**The data**
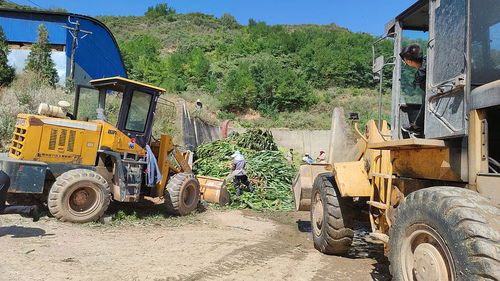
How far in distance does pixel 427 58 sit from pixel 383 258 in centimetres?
320

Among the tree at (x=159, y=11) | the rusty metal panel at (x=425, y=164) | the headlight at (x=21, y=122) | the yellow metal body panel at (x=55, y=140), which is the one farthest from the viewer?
the tree at (x=159, y=11)

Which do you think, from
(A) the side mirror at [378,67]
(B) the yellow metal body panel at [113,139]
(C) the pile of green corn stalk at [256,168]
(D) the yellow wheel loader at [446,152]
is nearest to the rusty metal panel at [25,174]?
(B) the yellow metal body panel at [113,139]

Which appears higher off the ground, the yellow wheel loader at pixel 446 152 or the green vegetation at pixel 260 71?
the green vegetation at pixel 260 71

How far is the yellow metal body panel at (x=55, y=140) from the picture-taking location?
23.3 ft

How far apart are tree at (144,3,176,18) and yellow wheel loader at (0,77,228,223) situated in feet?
237

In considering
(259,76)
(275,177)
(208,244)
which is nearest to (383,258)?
(208,244)

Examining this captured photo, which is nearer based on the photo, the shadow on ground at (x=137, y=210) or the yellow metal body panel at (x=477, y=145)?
the yellow metal body panel at (x=477, y=145)

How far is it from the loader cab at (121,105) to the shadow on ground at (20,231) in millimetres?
2629

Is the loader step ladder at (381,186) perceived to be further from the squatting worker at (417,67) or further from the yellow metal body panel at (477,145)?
the yellow metal body panel at (477,145)

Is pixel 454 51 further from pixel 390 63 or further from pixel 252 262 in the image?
pixel 252 262

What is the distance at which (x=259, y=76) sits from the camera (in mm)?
34781

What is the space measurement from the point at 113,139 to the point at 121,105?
800 mm

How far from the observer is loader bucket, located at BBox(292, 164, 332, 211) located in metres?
6.98

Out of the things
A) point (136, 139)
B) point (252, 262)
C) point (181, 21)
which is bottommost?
point (252, 262)
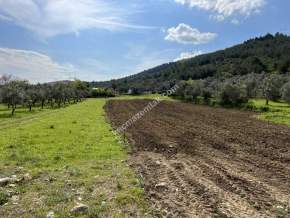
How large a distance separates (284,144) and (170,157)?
27.7ft

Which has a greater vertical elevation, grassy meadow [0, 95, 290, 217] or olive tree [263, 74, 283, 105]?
olive tree [263, 74, 283, 105]

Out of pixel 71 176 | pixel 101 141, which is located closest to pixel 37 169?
pixel 71 176

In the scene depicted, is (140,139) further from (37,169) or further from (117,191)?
(117,191)

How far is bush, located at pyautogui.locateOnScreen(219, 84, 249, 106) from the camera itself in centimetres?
8875

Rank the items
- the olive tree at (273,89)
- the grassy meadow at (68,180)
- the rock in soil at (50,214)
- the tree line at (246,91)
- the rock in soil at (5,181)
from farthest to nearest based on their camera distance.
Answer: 1. the olive tree at (273,89)
2. the tree line at (246,91)
3. the rock in soil at (5,181)
4. the grassy meadow at (68,180)
5. the rock in soil at (50,214)

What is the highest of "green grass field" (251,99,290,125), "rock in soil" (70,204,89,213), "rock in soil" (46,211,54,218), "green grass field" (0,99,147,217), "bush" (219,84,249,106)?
"bush" (219,84,249,106)

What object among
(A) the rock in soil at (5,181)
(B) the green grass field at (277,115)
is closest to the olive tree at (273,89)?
(B) the green grass field at (277,115)

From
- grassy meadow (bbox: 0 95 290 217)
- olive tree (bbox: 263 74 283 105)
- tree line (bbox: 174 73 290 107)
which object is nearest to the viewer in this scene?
grassy meadow (bbox: 0 95 290 217)

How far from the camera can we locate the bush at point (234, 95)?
291 feet

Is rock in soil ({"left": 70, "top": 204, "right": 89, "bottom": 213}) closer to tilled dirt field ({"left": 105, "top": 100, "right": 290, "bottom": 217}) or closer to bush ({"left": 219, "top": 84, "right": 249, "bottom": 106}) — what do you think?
tilled dirt field ({"left": 105, "top": 100, "right": 290, "bottom": 217})

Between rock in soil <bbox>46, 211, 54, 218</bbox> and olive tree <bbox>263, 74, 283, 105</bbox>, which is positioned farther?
olive tree <bbox>263, 74, 283, 105</bbox>

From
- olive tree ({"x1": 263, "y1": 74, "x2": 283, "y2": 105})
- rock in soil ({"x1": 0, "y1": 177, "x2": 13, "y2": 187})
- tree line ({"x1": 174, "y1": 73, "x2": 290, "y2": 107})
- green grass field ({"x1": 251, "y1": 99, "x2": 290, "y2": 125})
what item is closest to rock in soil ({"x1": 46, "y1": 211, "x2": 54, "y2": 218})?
rock in soil ({"x1": 0, "y1": 177, "x2": 13, "y2": 187})

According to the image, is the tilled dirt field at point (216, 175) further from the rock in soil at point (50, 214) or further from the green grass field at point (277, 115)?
the green grass field at point (277, 115)

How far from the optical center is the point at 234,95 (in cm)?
8925
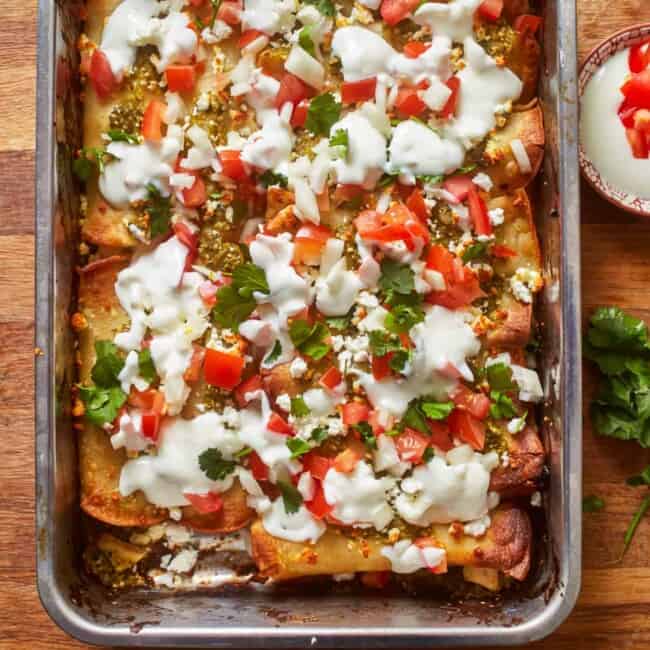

**Prompt**
Repeat all of the data above word for word, leaving out the pictures.

**Exercise answer**
How far in distance does pixel 427 58 sit from pixel 383 258 in centimetres?
320

Among the tree at (x=159, y=11) | the rusty metal panel at (x=425, y=164) | the headlight at (x=21, y=122) | the yellow metal body panel at (x=55, y=140), which is the one farthest from the viewer?
the tree at (x=159, y=11)

Which do you think, from
(A) the side mirror at [378,67]
(B) the yellow metal body panel at [113,139]
(C) the pile of green corn stalk at [256,168]
(D) the yellow wheel loader at [446,152]
is nearest to the rusty metal panel at [25,174]?
(B) the yellow metal body panel at [113,139]

Which appears higher off the ground, the yellow wheel loader at pixel 446 152 or the green vegetation at pixel 260 71?
the green vegetation at pixel 260 71

How far is the yellow metal body panel at (x=55, y=140) from the picture-taking location?
23.3 ft

How far apart are tree at (144,3,176,18) and yellow wheel loader at (0,77,228,223) situated in feet?
237

In considering
(259,76)
(275,177)
(208,244)
which is nearest to (383,258)?
(208,244)

Examining this captured photo, which is nearer based on the photo, the shadow on ground at (x=137, y=210) or the yellow metal body panel at (x=477, y=145)?
the yellow metal body panel at (x=477, y=145)

How far is it from the loader cab at (121,105) to the shadow on ground at (20,231) in millimetres?
2629

Is the loader step ladder at (381,186) perceived to be further from the squatting worker at (417,67) or further from the yellow metal body panel at (477,145)?
the yellow metal body panel at (477,145)

Is pixel 454 51 further from pixel 390 63 or further from pixel 252 262 in the image?
pixel 252 262

What is the distance at which (x=259, y=76) sits from the camera (in mm)?
34781

What is the space measurement from the point at 113,139 to the point at 121,105?
800 mm

How far from the observer is loader bucket, located at BBox(292, 164, 332, 211) located in metres?
6.98

Out of the things
A) point (136, 139)
B) point (252, 262)
C) point (181, 21)
which is bottommost?
point (252, 262)
How large a distance separates (284,144) and (170,157)?
27.7ft

Which has a greater vertical elevation, grassy meadow [0, 95, 290, 217] or olive tree [263, 74, 283, 105]?
olive tree [263, 74, 283, 105]

Out of pixel 71 176 | pixel 101 141, which is located closest to pixel 37 169?
pixel 71 176

In the scene depicted, is (140,139) further from (37,169) or further from (117,191)?
(117,191)

How far is bush, located at pyautogui.locateOnScreen(219, 84, 249, 106) from the camera itself in centimetres?
8875

Rank the items
- the olive tree at (273,89)
- the grassy meadow at (68,180)
- the rock in soil at (50,214)
- the tree line at (246,91)
- the rock in soil at (5,181)
from farthest to nearest based on their camera distance.
Answer: 1. the olive tree at (273,89)
2. the tree line at (246,91)
3. the rock in soil at (5,181)
4. the grassy meadow at (68,180)
5. the rock in soil at (50,214)

What is the highest of "green grass field" (251,99,290,125), "rock in soil" (70,204,89,213), "rock in soil" (46,211,54,218), "green grass field" (0,99,147,217), "bush" (219,84,249,106)?
"bush" (219,84,249,106)

What object among
(A) the rock in soil at (5,181)
(B) the green grass field at (277,115)
is closest to the olive tree at (273,89)?
(B) the green grass field at (277,115)

From
- grassy meadow (bbox: 0 95 290 217)
- olive tree (bbox: 263 74 283 105)
- tree line (bbox: 174 73 290 107)
which object is nearest to the viewer in this scene?
grassy meadow (bbox: 0 95 290 217)

How far from the camera can we locate the bush at point (234, 95)?
291 feet

Is rock in soil ({"left": 70, "top": 204, "right": 89, "bottom": 213}) closer to tilled dirt field ({"left": 105, "top": 100, "right": 290, "bottom": 217}) or closer to bush ({"left": 219, "top": 84, "right": 249, "bottom": 106}) — what do you think?
tilled dirt field ({"left": 105, "top": 100, "right": 290, "bottom": 217})

Between rock in soil <bbox>46, 211, 54, 218</bbox> and olive tree <bbox>263, 74, 283, 105</bbox>, which is positioned farther?
olive tree <bbox>263, 74, 283, 105</bbox>

From
- olive tree ({"x1": 263, "y1": 74, "x2": 283, "y2": 105})
- rock in soil ({"x1": 0, "y1": 177, "x2": 13, "y2": 187})
- tree line ({"x1": 174, "y1": 73, "x2": 290, "y2": 107})
- green grass field ({"x1": 251, "y1": 99, "x2": 290, "y2": 125})
what item is closest to rock in soil ({"x1": 46, "y1": 211, "x2": 54, "y2": 218})?
rock in soil ({"x1": 0, "y1": 177, "x2": 13, "y2": 187})

According to the image, is the tilled dirt field at point (216, 175) further from the rock in soil at point (50, 214) or further from the green grass field at point (277, 115)?
the green grass field at point (277, 115)

How far from the optical center is the point at 234,95 (in cm)?
8925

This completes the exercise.